Наконец отец жестко потребовал вернуть книгу и, тот, наконец, принес ее. Мы развернули газету, и мне чуть плохо не сделалось, а отец побелел и заскрипел зубами. В книге осталось листов тридцать черно-белых репродукций и несколько цветных разлинованных на клеточки. Оказывается, художник подрабатывал копированием всемирно известных картин. Мы долго молча стояли над книгой, как над могилой. Я тихо спросила:
– И сделать ничего нельзя?
– У нас нет законов, чтобы наказывать людей за непорядочность и подлость, – ответил отец раздраженно.
Зато после завтрака меня с Колей ожидал приятный сюрприз. Отец привез из города фотоаппарат «Любитель». Он так аккуратно распаковывал коробку, что мы дыхание затаили от волнения. Черный ящичек не произвел впечатления, но все равно отец даже пальцем не дал его потрогать. Вдруг верхняя часть аппарата раскрылась. Затем медленно выплыл объектив. Я заерзала от нетерпения. Но отец предупредил:
– Фотографировать буду сам. Вещь дорогая и хрупкая.
В тот же день он выпилил лобзиком в листе фанеры окошко для красного стекла, и вместе с Колей закрыл им окно на кухне. Потом строго по инструкции приготовил проявитель и закрепитель. Таинственное незнакомое занятие интриговало еще и потому, что отец не доверял нам. Любое дело доверял, а это – нет! Обидно было. Но ведь оно особенное! Это тебе не сено ворошить, или бревна тесать!

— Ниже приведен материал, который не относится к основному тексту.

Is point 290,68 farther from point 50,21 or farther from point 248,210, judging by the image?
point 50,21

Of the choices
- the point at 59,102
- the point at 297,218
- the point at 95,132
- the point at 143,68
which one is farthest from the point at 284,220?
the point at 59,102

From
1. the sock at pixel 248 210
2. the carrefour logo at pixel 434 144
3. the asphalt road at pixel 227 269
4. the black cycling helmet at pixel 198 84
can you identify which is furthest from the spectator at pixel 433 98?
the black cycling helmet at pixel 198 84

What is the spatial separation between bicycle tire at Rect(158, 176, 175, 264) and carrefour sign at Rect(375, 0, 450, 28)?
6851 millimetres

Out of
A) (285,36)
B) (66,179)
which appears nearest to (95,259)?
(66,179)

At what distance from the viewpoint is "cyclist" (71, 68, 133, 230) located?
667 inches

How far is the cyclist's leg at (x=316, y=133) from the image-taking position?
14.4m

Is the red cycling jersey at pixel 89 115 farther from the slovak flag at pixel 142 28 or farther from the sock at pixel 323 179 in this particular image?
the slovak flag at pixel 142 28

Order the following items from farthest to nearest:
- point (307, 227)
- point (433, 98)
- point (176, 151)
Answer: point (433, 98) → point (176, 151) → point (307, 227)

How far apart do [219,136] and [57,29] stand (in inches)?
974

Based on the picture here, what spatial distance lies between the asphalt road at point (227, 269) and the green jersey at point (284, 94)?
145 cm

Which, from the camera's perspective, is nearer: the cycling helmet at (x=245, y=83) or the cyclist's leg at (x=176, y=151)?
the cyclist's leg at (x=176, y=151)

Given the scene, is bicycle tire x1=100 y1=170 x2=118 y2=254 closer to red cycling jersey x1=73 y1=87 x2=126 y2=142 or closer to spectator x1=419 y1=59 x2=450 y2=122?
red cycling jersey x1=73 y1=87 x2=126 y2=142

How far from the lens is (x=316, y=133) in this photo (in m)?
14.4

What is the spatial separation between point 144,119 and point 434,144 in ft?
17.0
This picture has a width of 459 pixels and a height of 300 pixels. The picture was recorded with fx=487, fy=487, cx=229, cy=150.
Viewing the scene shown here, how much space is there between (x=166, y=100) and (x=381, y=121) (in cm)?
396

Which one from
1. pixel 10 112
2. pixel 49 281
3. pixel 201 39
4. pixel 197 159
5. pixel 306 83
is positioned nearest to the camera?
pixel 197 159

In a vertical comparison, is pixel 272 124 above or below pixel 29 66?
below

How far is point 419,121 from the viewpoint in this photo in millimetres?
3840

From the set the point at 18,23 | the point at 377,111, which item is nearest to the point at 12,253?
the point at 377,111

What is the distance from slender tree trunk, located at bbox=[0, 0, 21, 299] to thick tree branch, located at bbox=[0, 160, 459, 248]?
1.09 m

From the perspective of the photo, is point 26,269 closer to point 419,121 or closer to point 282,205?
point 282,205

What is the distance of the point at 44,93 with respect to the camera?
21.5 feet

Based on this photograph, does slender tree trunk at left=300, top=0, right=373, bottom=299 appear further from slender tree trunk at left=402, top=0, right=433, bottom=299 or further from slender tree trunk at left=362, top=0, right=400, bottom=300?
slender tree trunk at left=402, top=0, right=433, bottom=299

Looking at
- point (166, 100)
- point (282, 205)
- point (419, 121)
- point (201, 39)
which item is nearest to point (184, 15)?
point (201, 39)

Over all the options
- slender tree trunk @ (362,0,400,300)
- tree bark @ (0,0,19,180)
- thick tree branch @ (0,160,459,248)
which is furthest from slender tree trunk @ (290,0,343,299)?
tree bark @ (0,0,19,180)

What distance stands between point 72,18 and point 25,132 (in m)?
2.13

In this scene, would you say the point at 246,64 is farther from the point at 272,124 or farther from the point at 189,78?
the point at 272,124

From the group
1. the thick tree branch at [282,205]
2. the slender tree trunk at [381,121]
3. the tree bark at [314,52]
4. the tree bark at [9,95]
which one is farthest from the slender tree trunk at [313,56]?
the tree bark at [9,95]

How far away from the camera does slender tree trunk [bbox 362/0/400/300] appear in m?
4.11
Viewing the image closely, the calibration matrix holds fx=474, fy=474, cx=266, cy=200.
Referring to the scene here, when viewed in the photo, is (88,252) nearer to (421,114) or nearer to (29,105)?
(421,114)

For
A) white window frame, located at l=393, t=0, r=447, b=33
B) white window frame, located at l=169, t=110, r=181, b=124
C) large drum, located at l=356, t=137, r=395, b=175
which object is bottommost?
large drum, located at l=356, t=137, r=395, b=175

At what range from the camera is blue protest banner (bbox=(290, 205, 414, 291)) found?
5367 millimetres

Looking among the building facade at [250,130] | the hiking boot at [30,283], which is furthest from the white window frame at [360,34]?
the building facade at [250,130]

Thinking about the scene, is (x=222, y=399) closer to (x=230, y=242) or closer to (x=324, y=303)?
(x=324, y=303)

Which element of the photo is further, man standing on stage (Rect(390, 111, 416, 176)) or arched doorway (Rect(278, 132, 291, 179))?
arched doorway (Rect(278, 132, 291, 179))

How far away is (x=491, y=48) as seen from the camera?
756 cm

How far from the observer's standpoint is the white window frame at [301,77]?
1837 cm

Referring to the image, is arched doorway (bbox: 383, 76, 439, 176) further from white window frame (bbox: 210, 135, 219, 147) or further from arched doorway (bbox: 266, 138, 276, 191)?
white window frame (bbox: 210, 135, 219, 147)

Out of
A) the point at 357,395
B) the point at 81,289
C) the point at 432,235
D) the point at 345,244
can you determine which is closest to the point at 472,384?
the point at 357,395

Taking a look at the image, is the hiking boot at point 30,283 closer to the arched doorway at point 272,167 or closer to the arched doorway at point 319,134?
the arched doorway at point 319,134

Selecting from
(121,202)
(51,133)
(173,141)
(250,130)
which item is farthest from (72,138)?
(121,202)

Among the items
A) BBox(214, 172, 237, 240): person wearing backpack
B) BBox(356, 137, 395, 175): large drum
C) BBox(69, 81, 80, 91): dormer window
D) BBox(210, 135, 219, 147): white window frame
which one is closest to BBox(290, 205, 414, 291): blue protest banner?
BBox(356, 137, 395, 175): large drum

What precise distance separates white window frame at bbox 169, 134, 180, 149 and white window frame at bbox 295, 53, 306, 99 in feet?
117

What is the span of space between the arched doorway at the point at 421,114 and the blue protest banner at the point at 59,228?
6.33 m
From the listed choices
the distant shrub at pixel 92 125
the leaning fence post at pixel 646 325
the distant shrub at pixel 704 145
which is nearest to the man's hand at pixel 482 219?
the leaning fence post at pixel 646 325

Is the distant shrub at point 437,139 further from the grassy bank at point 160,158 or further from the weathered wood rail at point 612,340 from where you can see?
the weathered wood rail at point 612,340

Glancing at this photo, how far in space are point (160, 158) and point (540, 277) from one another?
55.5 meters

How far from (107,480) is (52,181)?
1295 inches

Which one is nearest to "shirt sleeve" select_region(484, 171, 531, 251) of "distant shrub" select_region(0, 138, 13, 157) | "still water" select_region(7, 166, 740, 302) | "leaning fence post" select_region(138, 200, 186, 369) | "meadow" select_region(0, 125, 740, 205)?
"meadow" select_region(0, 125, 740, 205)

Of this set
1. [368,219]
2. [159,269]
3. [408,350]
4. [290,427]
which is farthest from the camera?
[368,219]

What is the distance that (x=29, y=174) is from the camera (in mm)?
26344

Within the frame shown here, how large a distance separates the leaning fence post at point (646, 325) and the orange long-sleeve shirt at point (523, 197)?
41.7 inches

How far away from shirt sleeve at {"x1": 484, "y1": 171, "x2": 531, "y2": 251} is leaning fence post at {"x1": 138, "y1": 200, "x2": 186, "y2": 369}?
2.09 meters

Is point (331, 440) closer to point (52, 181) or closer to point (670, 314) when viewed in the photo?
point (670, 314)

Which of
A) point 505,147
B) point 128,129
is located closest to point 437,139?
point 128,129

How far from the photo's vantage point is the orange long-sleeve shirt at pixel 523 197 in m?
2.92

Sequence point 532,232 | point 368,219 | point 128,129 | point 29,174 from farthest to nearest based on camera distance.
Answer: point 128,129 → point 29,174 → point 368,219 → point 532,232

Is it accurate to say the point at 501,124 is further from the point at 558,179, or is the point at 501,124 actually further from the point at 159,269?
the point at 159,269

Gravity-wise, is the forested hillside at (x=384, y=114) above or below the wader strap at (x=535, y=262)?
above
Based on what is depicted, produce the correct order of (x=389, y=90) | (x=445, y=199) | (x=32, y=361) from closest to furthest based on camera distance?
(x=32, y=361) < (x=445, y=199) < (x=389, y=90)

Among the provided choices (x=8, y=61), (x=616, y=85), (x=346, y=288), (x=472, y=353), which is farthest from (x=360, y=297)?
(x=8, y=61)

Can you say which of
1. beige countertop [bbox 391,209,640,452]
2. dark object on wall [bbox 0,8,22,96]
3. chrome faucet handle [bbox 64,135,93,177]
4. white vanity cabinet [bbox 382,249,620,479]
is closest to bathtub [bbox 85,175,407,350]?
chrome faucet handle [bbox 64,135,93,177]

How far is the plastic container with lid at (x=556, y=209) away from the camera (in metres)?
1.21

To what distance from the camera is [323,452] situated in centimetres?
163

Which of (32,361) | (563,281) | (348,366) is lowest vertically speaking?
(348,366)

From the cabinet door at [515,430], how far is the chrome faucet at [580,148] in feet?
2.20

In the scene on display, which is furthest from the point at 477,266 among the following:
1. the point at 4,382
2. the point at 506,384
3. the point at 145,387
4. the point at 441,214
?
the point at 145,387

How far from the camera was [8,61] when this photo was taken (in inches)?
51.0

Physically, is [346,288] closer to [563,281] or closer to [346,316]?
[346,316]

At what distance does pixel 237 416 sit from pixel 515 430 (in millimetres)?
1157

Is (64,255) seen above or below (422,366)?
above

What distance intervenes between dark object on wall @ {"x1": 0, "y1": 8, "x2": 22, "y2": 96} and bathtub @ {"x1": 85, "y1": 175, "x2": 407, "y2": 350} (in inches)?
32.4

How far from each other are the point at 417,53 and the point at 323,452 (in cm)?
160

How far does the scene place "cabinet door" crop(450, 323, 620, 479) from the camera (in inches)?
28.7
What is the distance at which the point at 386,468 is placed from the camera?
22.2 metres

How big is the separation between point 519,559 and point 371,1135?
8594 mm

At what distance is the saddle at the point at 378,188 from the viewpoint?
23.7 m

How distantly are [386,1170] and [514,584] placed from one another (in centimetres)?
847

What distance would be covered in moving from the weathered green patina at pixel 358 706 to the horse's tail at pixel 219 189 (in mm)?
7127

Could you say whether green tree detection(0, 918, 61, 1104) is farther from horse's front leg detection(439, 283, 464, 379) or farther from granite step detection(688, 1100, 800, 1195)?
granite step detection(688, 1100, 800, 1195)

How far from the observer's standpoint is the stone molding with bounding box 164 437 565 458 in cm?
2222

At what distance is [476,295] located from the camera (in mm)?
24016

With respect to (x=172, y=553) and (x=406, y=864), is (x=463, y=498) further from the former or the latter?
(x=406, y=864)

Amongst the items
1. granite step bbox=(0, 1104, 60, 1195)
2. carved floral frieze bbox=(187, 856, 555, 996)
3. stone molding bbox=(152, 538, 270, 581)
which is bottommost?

В темной комнате под одеялом отец зарядил пленку и принялся фотографировать всех по одному и компанией, а когда проявил пленку и повесил сушить на бельевую веревку, нам даже дышать на нее не разрешил. После обеда первым делом все направились смотреть изображения. Пленка была черная, а фигуры светлые. Но мы сразу разглядели себя, и пришли в неописуемый восторг. Мы с братом были очень послушны, боясь не попасть на первое изготовление фотографий. Отец не хотел меня пускать, сказал, что тесно будет втроем, но я принесла два ведра холодной воды для промывания снимков и не ушла из кухни. Коля постелил на столе белую бумагу, расставил ребристые ванночки и потушил лампу. Кухня осветилась слабым красным светом. Когда глаза привыкли к темноте, я заметила, что лица и губы наши побледнели, а моя красная кофточка превратилась в розовую.
– Смотри, Коля, в красном свете цвета меняются! – обрадовалась я новому открытию.
– Без тебя заметил, – ответил брат сердитым шепотом.
– Не отвлекай, – строго сказал отец, – а то выгоню.
Я присмирела. Отец положил первый кадр пленки на фотобумагу, прижал железными пластинками, осветил на раз, два, три специальным фонарем с выключателем, и быстро окунул бумагу в проявитель. Мы уставились на спокойную гладь воды. В ней медленно появлялись очертания лица.
– Мама! – закричал брат.
Фотография стала чернеть, и отец быстро перебросил еев ведро с водой. Я вымыла ее и положила в закрепитель. Удовольствие, конечно, поразительное! Мы возились в растворах до тех пор, пока уличный свет, проходя сквозь красное оконце, позволял нам не спотыкаться друг о друга. Легли спать счастливые.
Глава вторая
ВЕЧЕРНИЕЧИТКИ
Иногда зимними вечерами после ужина бабушка остается на кухне убирать посуду, а мы торопимся в комнату родителей. Отец садится читать за стол, а мы втроем удобно устраиваемся на диване. Керосиновая лампа освещает только книгу и лицо отца. В тишине комнаты, где в полумраке вместе с язычком пламени на стенах дрожат наши тени, услышанные события представляются таинственными, загадочными, пришедшими из древности.
Сегодня отец взял с полки пьесы Островского. Я несколько раз начинала читать эту огромную тяжелую книгу в сером замусоленном переплете с пожелтевшими от времени страницами. Но истории о купцах казались мне не интересными, и я оставляла скучное занятие.